_WORK TO BE COMPLETED:_
Except for the pictures, write out all the records that follow exactly.

_GIVEN ENTRIES:_
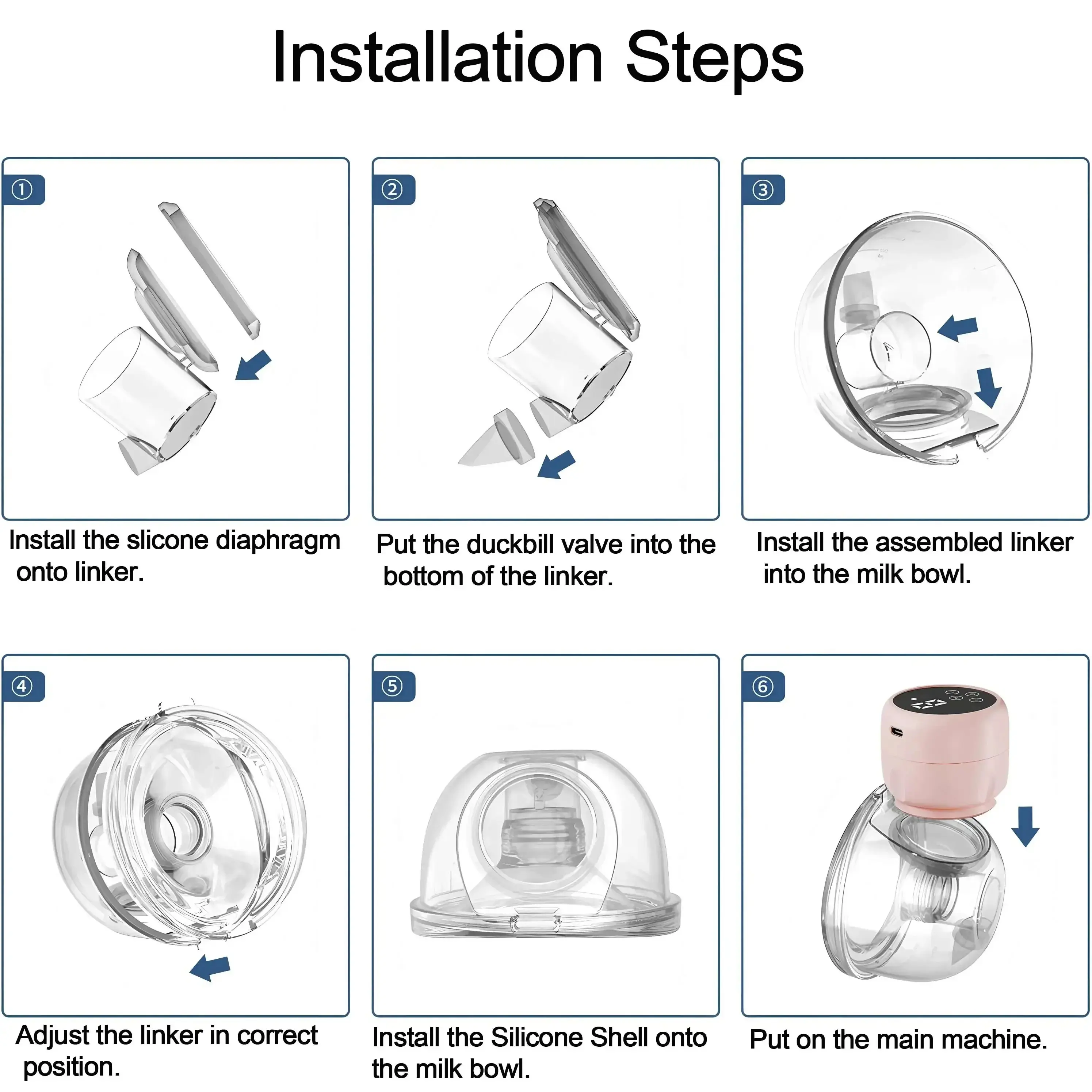 Installation Steps

①

Install the slicone diaphragm onto linker.

②

Put the duckbill valve into the bottom of the linker.

③

Install the assembled linker into the milk bowl.

④

Adjust the linker in correct position.

⑤

Install the Silicone Shell onto the milk bowl.

⑥

Put on the main machine.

_RESPONSE FOR THIS EXERCISE:_
 Installation Steps

①

Install the slicone diaphragm onto linker.

②

Put the duckbill valve into the bottom of the linker.

③

Install the assembled linker into the milk bowl.

④

Adjust the linker in correct position.

⑤

Install the Silicone Shell onto the milk bowl.

⑥

Put on the main machine.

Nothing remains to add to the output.